+++ Input data +++

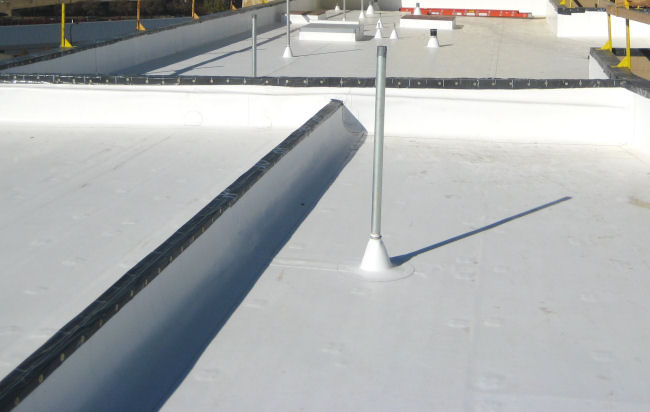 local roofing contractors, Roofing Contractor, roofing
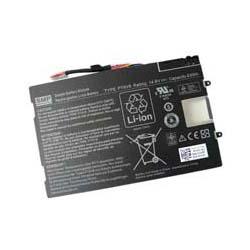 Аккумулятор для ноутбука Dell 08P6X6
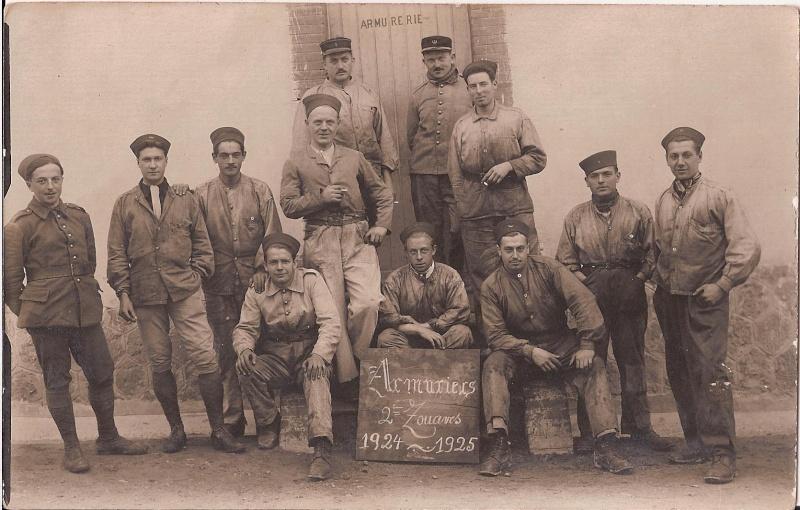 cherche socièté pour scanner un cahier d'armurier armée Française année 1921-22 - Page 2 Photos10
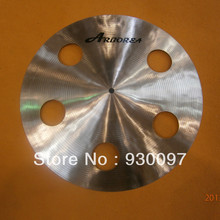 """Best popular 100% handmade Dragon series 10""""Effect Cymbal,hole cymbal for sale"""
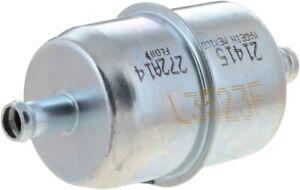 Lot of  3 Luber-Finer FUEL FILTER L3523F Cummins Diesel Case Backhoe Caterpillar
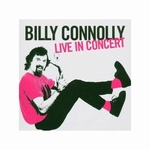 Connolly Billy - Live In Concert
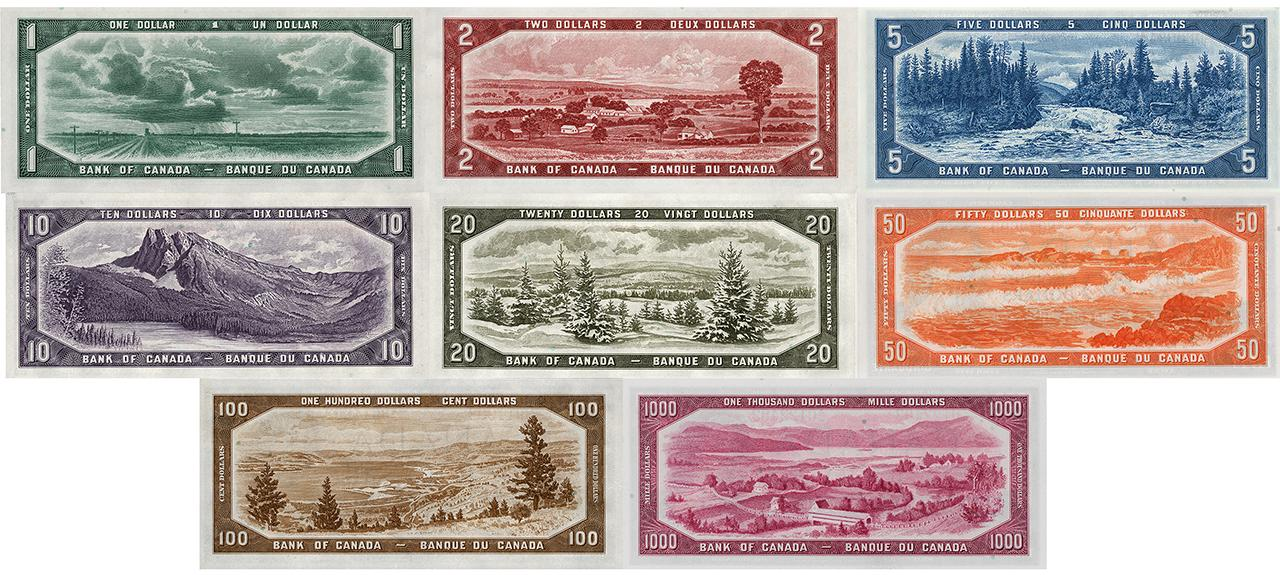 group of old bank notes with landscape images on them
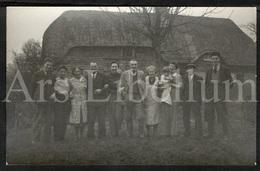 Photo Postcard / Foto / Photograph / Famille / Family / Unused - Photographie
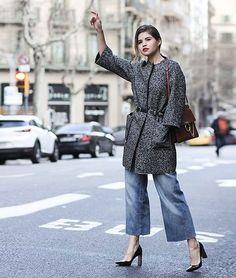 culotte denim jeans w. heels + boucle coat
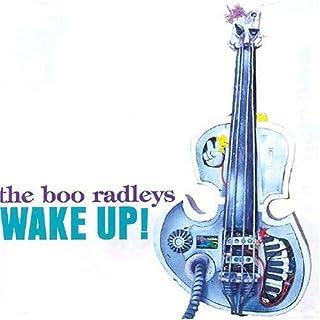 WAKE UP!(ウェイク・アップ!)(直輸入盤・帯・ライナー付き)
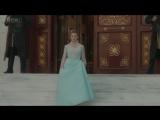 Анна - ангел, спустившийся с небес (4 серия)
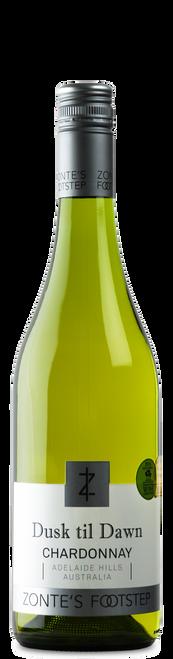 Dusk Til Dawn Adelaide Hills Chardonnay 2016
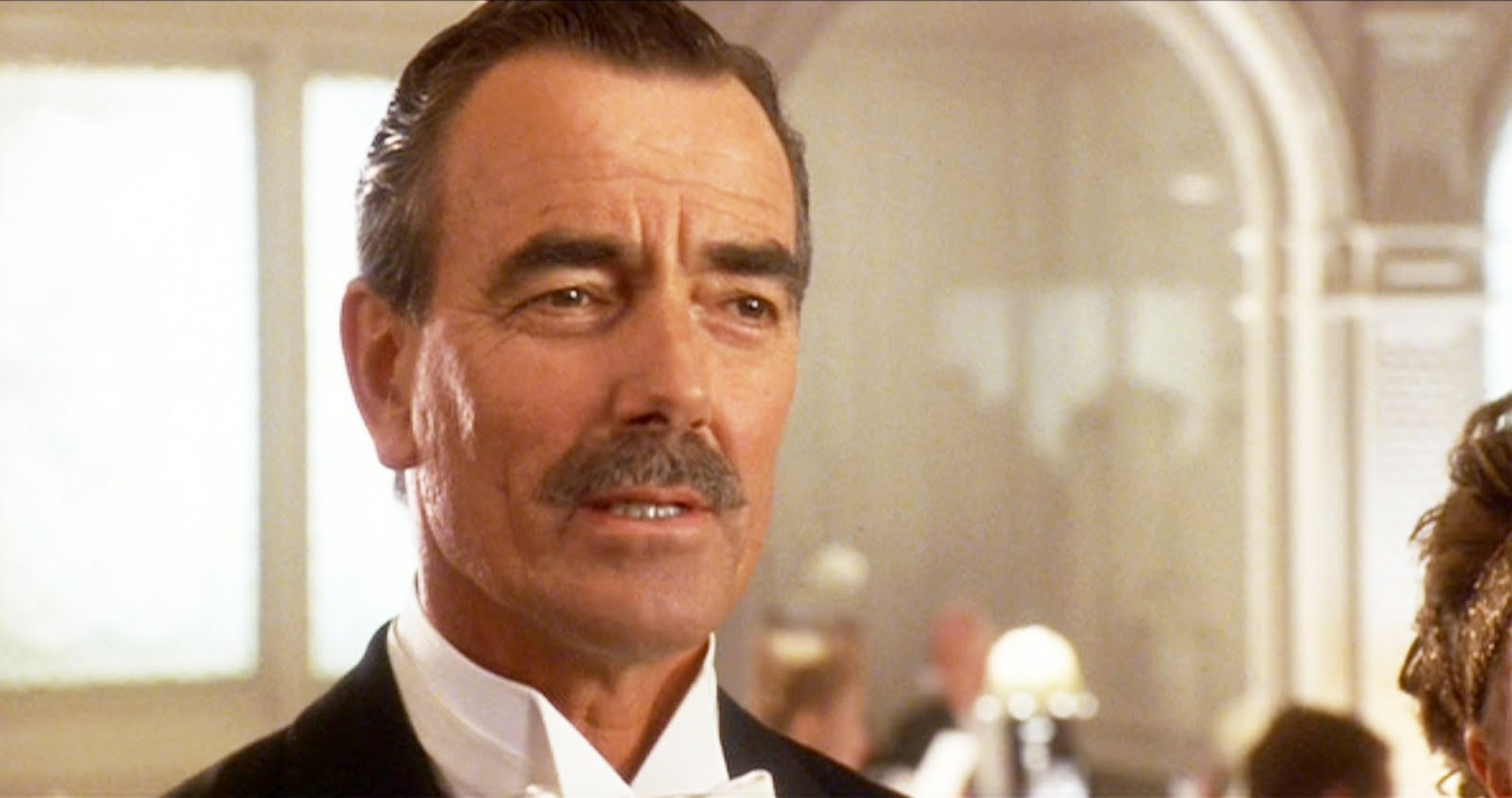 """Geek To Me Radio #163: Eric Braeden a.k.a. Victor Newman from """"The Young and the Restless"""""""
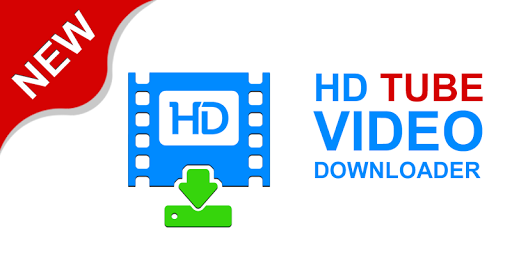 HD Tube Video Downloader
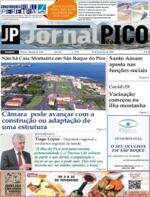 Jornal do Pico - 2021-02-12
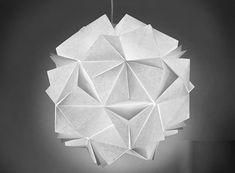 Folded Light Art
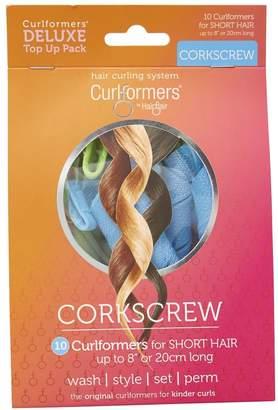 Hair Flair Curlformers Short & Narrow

+++
+++ Input data +++

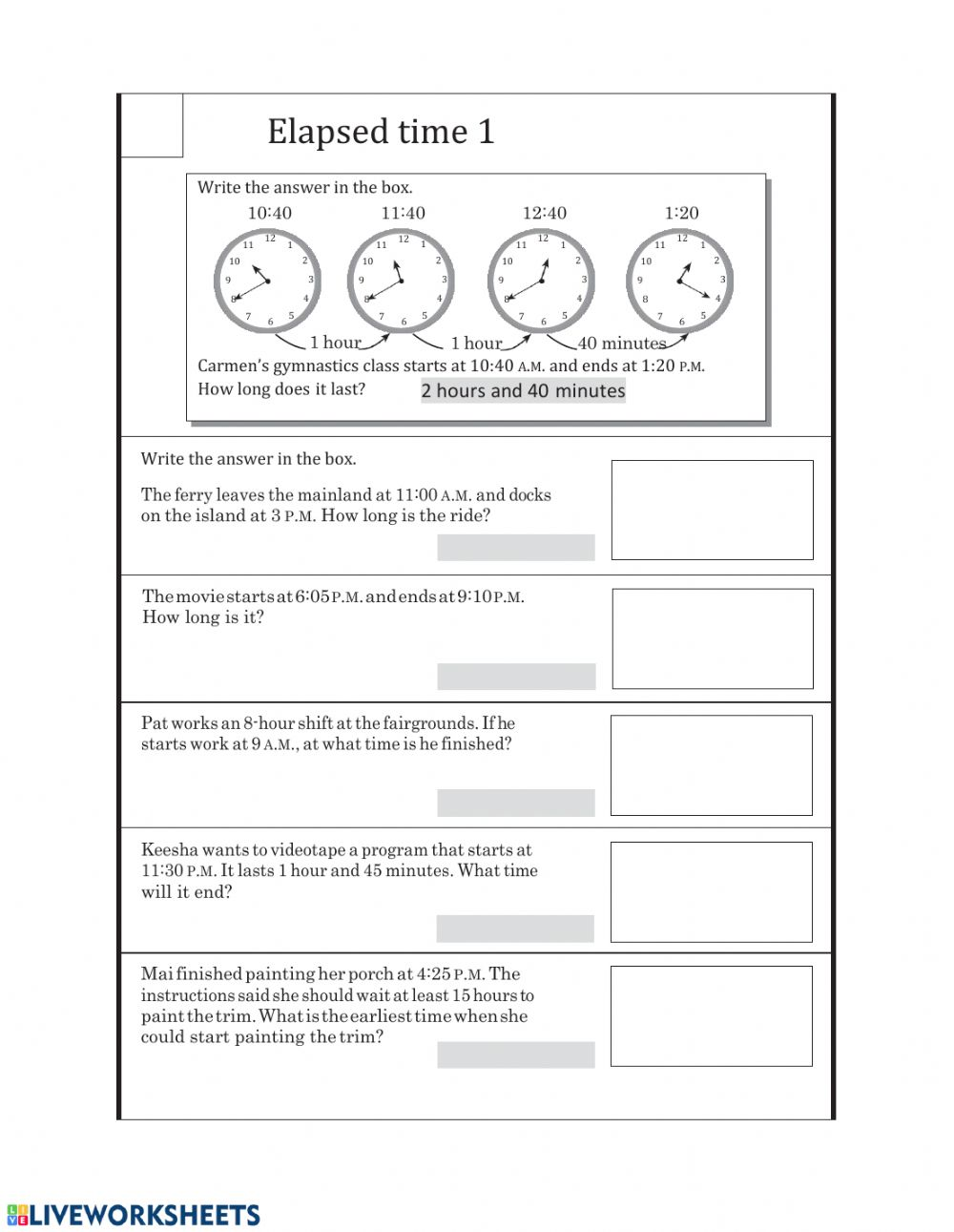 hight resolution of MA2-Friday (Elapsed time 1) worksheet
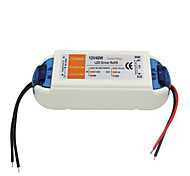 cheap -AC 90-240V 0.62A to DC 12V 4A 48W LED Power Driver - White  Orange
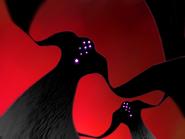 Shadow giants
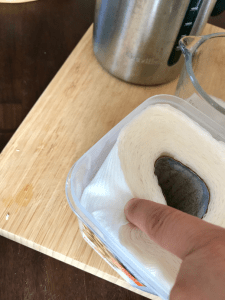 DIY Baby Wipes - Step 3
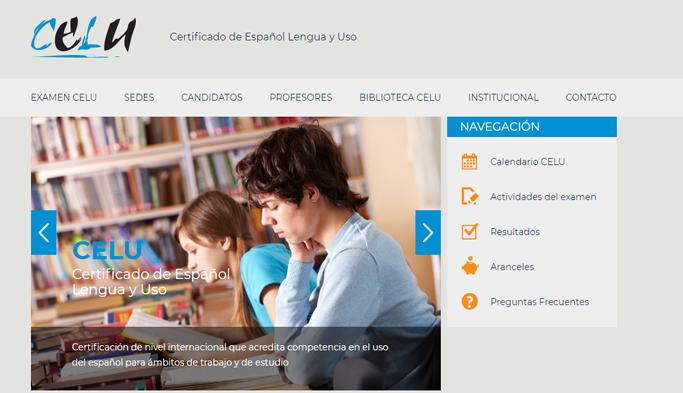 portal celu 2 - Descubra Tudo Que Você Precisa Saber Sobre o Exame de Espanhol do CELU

+++
+++ Input data +++

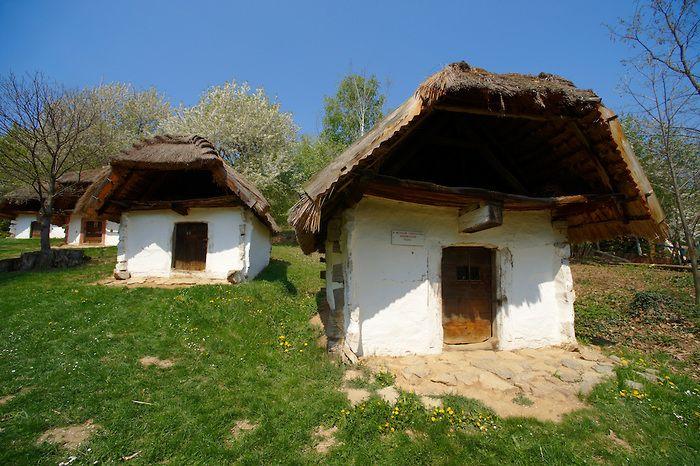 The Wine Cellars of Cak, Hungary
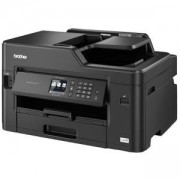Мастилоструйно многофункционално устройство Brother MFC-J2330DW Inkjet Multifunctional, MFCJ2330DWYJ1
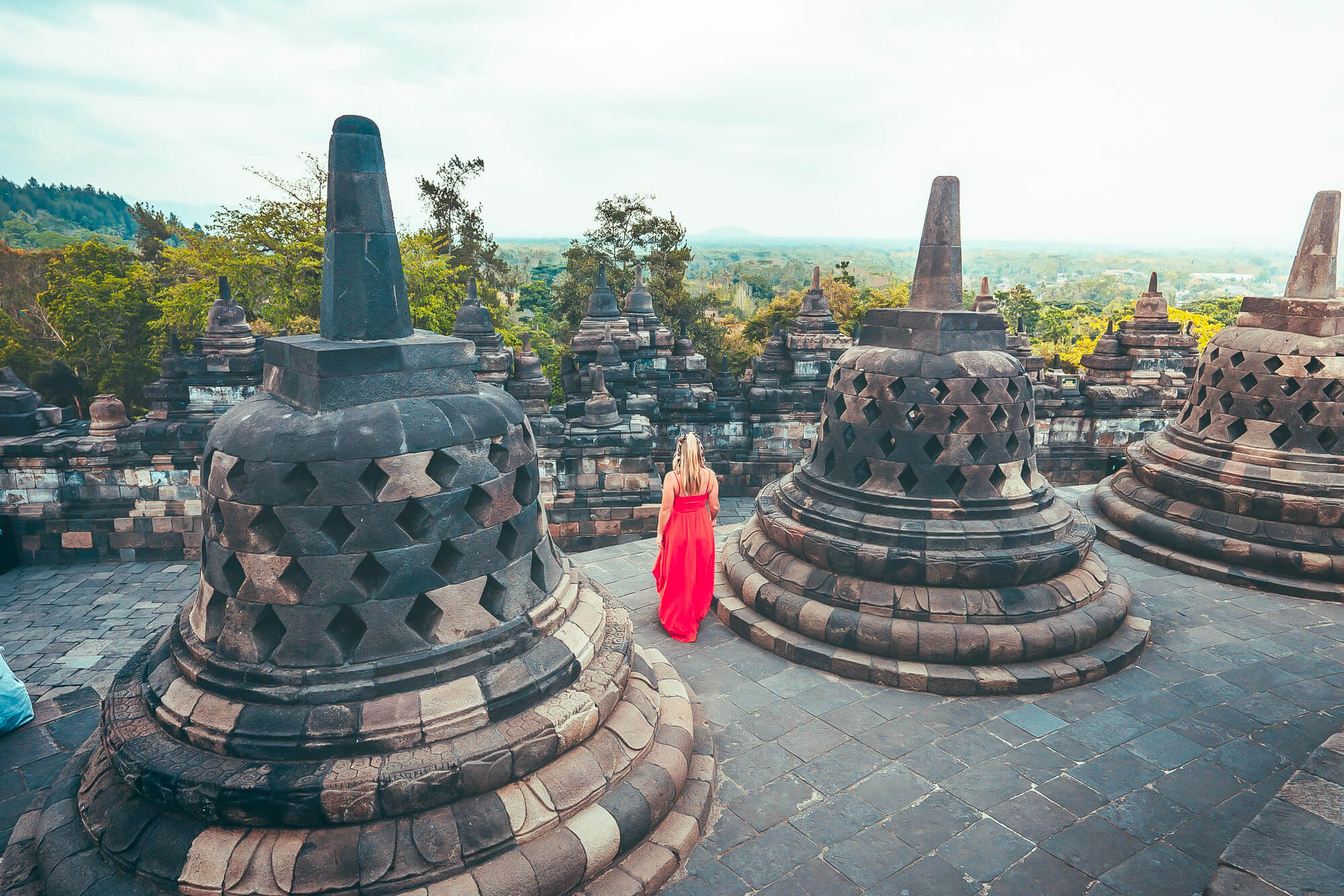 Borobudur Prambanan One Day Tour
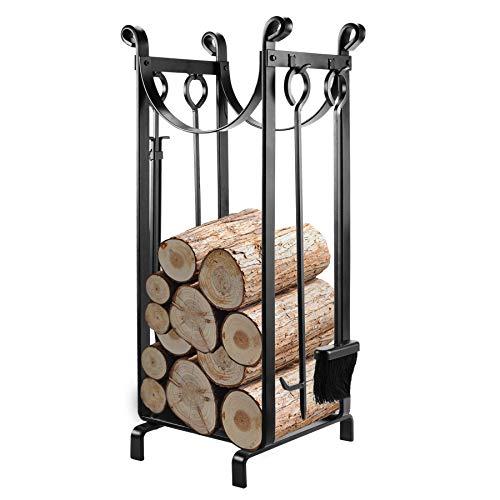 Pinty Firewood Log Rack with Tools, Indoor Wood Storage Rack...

+++

Output exactly the lines above, beginning at the one with "local roofing contractors, Roofing" and stopping after the one with "group of old". Pictures are to be omitted.

 local roofing contractors, Roofing Contractor, roofing
 Аккумулятор для ноутбука Dell 08P6X6
 cherche socièté pour scanner un cahier d'armurier armée Française année 1921-22 - Page 2 Photos10
 """Best popular 100% handmade Dragon series 10""""Effect Cymbal,hole cymbal for sale"""
 Lot of  3 Luber-Finer FUEL FILTER L3523F Cummins Diesel Case Backhoe Caterpillar
 Connolly Billy - Live In Concert
 group of old bank notes with landscape images on them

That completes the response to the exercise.